Das Bundesamt für Strahlenschutz hat angekündigt, den Atommüll aus dem maroden Lager Asse II wieder herauszuholen. Der SPD-Vorsitzende Sigmar Gabriel begrüßte die Entscheidung, warnte die Bundesregierung aber gleichzeitig vor Verzögerungen und forderte, die Verursacher zur Kasse zu bitten.
Die rund 126.000 Fässer mit radioaktivem Abfall sollen aus dem einsturzgefährdeten Atommülllager Asse geborgen werden, wie das Bundesamt für Strahlenschutz (BfS) am Freitag in Hannover ankündigte.
Der SPD-Vorsitzende Sigmar Gabriel zeigte sich zufrieden, dass der neue Umweltminister eine solche Lösung, für die SPD und Bürgerinnen und Bürger im Landkreis Wolfenbüttel lange gekämpft hatten, "nicht zunichte" gemacht hat. Dies sei die beste der diskutierten Varianten.

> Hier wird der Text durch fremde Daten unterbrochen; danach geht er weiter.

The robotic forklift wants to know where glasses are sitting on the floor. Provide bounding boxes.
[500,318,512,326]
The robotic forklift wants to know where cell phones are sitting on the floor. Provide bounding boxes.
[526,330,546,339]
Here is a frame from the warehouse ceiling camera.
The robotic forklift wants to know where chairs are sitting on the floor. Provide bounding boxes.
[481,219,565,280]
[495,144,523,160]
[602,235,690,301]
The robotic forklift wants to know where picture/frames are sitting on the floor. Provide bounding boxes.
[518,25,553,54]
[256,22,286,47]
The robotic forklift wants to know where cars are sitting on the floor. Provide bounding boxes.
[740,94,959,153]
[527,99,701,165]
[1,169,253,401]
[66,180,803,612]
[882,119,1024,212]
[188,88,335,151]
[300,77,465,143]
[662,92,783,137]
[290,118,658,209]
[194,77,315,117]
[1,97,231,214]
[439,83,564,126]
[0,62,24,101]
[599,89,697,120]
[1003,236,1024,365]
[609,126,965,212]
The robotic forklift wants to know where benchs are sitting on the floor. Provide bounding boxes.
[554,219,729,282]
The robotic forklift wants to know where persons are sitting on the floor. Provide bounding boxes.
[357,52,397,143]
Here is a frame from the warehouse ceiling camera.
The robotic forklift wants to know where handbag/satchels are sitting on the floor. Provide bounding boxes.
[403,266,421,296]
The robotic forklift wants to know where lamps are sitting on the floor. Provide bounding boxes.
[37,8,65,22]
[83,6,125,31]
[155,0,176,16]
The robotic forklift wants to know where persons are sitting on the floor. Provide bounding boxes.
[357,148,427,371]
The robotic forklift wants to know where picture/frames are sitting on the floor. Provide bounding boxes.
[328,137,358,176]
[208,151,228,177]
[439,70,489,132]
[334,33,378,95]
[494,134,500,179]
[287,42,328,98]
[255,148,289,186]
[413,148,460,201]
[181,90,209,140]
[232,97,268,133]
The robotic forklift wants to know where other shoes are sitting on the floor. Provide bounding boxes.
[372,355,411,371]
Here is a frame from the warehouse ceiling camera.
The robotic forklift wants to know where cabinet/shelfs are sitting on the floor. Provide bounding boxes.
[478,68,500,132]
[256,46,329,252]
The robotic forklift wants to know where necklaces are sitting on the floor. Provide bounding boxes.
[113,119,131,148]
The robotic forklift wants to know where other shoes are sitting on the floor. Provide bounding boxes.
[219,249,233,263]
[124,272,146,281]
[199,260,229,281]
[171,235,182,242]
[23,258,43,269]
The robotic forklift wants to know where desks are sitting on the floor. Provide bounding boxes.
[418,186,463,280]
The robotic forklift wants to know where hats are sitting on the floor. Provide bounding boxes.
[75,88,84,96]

Gleichzeit trieb der Sozialdemokrat Umweltminister Norbert Röttgen zur Eile an. "Wenn das Bundesumweltministerium jetzt Zeit verliert, dann wird die Rückholung irgendwann faktisch unmöglich", warnte Gabriel und verwies in diesem Zusammenhang auf jahrelange Verzögerungen durch CDU und FDP in Niedersachsen. Dort habe man versucht, die Bergung des Atommülls "zu topedieren" und "schnell durch die vollständige Verfüllung die Akten zu schließen".
Atomindustrie muss zahlen
Als "unerträglich" kritisierte der SPD-Vorsitzende, dass Union und FDP die Milliardenkosten zur Sanierung des Atommülllagers dem Steuerzahler aufbürden wollen. "Die Asse diente ausschließlich den Interessen der Atomindustrie." Sie habe Milliardengewinne mit der "skandalösen und verantwortungslosen Atommüllentsorgung" in der Asse und im Endlager Morsleben gescheffelt. Nun müsse die Branche auch die Sanierungskosten tragen, forderte Gabriel. Denn, "wir brauchen die Steuern für Kindergärten und Schulen und nicht für die Atomindustrie"“ Eine freiwillige Mitfinanzierung der Atombranche im Tausch gegen längere AKW-Laufzeiten lehnt die SPD ab. "Wir wollen nicht Geld für die Sanierung alter Endlager bekommen und dafür zusätzlichen Atommüll eintauschen", stellte Gabriel klar.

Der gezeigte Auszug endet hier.